RIYADH: Saudi Arabia wants to achieve an e-payment target of 70 percent by 2030, a banking official told Arab News on Thursday, as the country moves toward becoming a cashless society.

Talat Hafiz, from the Media and Banking Awareness Committee for Saudi Banks, said online or cashless transactions were part of the Vision 2030 reform plan.

The Financial Sector Development Program (FSDP) was one of the initiatives to support the economic growth goals of Vision 2030, he added.

“Basically it is to transfer Saudi society from being heavily cash dependent in buying goods and services to a cashless society using digital and electronic payment,” he told Arab News. “One of the FSDP’s main targets is to increase and improve the percentage of non-cash utilization, from 18 percent in 2016 to 28 percent in 2020. However, the goal will increase of course with the target to 70 percent by 2030.”

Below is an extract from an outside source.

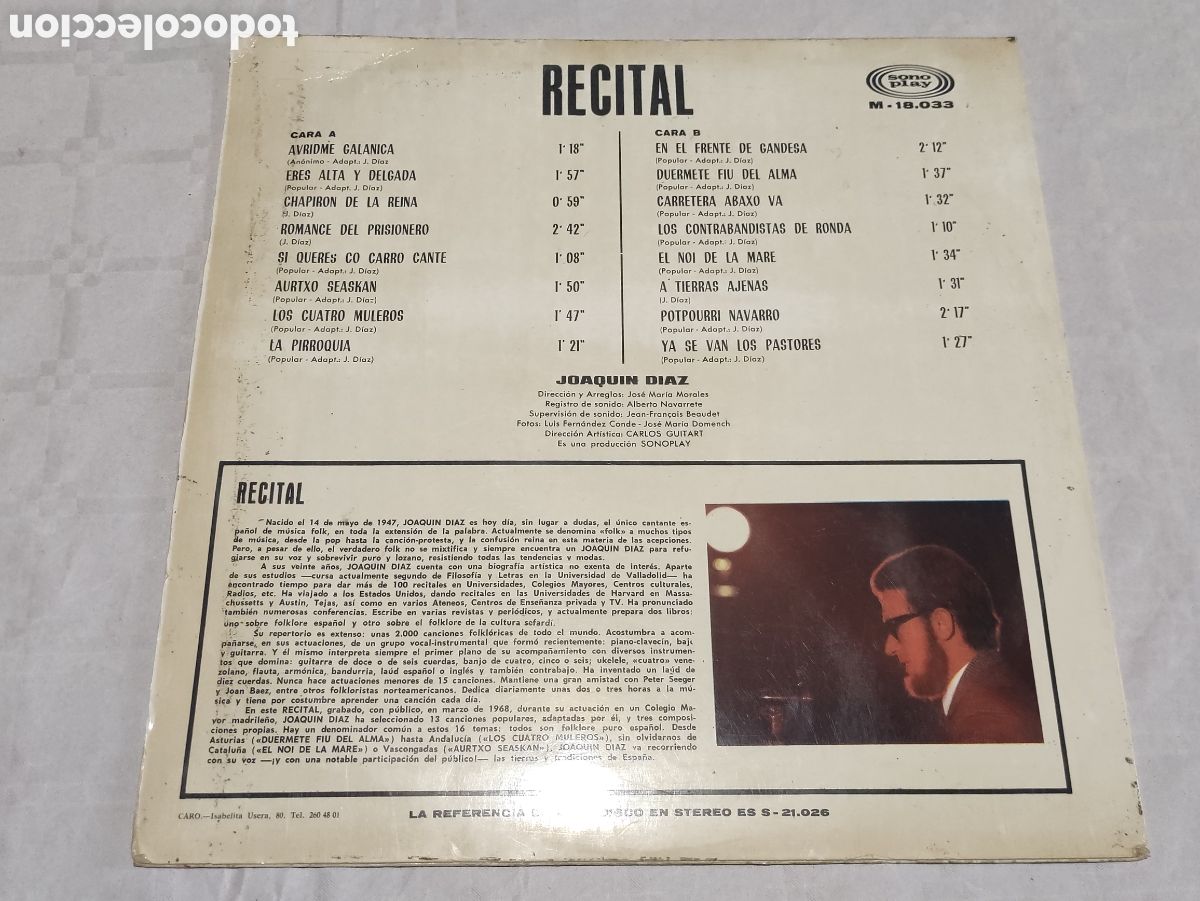 Discos de vinilo: Vinilo recital Joaqu&iacute;n D&iacute;az. - Foto 2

Hafiz, in an Arab News column published earlier this month, said the Saudi Arabian Monetary Authority (SAMA) had been encouraging electronic payments and settlements in order to reduce the reliance on cash.

SAMA had introduced a number of e-payment systems in the last two decades to help consumers and institutions, he wrote, such as the Saudi Arabian Riyal Interbank Express and the online bill payment portal SADAD.

Earlier this week Apple Pay was launched in the Kingdom, joining the cashless roster of payment methods available to Saudi consumers.

A cashback service operated by credit card companies, where a percentage of the amount spent is paid back to the cardholder, was introduced last year in Saudi Arabia.

An illustration of how direct debit works, courtesy of the Saudi Arabian Monetary Authority (SAMA).

“All of these efforts collectively from the SAMA side are to reach the ambitious goal of the FSDP.”

Hafiz explained that e-payments saved time and effort and allowed people to access service and goods around-the-clock. 

“This is basically why SAMA is very active and now we see SAMA and the National Payment System are responsible and leading (the country) toward a cashless society by achieving the target set by 2030.”

Last February the Amazon-owned Payfort online payments service registered a new company in Saudi Arabia.

According to the “Payfort State of Payments 2017” report, Saudi Arabia and the UAE are the fastest growing markets in the region for electronic payments.

The report estimates that Saudi Arabia conducted $8.3 billion of payment transactions in 2016, showing 27 percent year-on-year growth.

E-payments in the Kingdom are expected to double over the next four years to reach more than $22 billion, the report added.